# Ferguson T0-20



## NEMOFERGY (8 mo ago)

Just got this tractor from someone who said while driving it they load oil pressure and parked it 5 yrs ago. .. i bought the tractor and rebuilt the oil pump among other things and started it last weekend and i had 30-35psi oil pressure.. Monday when working with the tractor and blading the driveway the oil pressure needle dropped to 0... i shut it down and checked the lines and the gauge and the gauge is still working and i have no oil coming out of the lines. it had pressure for a few hours before loosing pressure. Any suggestions ? I did change the oil to a heavier weight oil of SAE 30 and a quart of lucas oil treatment and still no oil pressure.. i am going to pull the filter and pan off tonight and see if i see anything obvious..


----------



## BigT (Sep 15, 2014)

Hello NEMOFERGY, welcome to the tractor forum. 
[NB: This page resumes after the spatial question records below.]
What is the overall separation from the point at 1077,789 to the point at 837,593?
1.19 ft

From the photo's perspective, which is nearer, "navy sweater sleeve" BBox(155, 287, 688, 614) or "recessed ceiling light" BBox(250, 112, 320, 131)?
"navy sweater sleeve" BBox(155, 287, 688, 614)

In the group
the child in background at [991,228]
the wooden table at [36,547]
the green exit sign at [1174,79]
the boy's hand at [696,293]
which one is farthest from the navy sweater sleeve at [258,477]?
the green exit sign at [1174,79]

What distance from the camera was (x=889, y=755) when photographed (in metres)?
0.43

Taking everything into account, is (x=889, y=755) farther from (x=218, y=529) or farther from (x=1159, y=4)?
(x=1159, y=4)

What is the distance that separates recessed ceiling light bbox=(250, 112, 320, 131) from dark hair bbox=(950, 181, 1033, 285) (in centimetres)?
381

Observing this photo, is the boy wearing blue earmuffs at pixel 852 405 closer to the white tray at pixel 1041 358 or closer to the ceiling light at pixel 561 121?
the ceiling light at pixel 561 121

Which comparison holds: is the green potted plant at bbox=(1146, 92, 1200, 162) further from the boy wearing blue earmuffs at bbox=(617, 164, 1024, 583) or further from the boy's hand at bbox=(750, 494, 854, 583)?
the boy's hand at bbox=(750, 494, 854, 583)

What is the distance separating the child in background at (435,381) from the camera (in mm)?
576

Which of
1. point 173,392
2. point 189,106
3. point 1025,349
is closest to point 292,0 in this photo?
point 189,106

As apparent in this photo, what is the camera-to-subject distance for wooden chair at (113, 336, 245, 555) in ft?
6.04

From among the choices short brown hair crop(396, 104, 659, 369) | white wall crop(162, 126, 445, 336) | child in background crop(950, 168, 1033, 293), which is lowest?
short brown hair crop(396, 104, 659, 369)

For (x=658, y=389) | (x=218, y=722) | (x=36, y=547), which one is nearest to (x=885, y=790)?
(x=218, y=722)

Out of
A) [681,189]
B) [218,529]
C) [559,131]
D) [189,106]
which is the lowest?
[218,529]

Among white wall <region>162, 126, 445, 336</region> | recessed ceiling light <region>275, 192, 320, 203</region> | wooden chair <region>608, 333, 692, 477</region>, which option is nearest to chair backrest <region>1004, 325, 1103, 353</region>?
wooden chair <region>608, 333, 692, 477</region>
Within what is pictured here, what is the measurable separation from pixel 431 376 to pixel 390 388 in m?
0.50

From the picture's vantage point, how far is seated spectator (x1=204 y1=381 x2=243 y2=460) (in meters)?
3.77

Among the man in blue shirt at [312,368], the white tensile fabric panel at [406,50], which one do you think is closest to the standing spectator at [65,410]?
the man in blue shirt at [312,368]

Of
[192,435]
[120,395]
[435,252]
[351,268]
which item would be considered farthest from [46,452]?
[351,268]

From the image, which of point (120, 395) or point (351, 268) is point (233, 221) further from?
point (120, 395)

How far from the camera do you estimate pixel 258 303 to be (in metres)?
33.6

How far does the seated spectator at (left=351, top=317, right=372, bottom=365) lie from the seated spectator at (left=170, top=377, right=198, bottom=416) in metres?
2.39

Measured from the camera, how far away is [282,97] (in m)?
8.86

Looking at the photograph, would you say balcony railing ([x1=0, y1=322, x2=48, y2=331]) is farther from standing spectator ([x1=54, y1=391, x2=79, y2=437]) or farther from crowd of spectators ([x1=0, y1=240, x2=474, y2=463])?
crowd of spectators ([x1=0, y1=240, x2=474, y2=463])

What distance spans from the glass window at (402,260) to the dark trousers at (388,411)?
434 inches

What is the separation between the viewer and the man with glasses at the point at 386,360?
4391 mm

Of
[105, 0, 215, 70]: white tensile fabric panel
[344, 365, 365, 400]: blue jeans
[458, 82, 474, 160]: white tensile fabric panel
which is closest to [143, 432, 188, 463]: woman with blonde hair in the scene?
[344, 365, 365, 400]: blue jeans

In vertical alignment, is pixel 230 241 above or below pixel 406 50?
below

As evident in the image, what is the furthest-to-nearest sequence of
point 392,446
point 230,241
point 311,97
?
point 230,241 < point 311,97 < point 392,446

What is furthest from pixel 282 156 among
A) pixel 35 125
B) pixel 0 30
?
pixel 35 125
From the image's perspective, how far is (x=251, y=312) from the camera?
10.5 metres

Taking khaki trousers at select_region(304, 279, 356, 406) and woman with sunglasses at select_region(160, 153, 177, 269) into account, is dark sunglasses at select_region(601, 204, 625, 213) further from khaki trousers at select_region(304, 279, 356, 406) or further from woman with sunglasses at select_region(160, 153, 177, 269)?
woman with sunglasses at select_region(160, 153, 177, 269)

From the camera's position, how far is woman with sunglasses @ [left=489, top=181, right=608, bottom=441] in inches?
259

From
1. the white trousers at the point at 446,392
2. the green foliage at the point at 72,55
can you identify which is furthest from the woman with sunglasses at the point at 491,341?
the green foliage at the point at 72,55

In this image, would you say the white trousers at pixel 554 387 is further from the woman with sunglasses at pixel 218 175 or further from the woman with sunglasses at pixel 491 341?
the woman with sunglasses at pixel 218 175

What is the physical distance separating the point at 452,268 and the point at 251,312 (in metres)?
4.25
Keep us posted...let us know what you find...


----------



## pogobill (Jan 31, 2012)

NEMOFERGY said:


> Just got this tractor from someone who said while driving it they load oil pressure and parked it 5 yrs ago. .. i bought the tractor and rebuilt the oil pump among other things and started it last weekend and i had 30-35psi oil pressure.. Monday when working with the tractor and blading the driveway the oil pressure needle dropped to 0... i shut it down and checked the lines and the gauge and the gauge is still working and i have no oil coming out of the lines. it had pressure for a few hours before loosing pressure. Any suggestions ? I did change the oil to a heavier weight oil of SAE 30 and a quart of lucas oil treatment and still no oil pressure.. i am going to pull the filter and pan off tonight and see if i see anything obvious..


Welcome to the forum


----------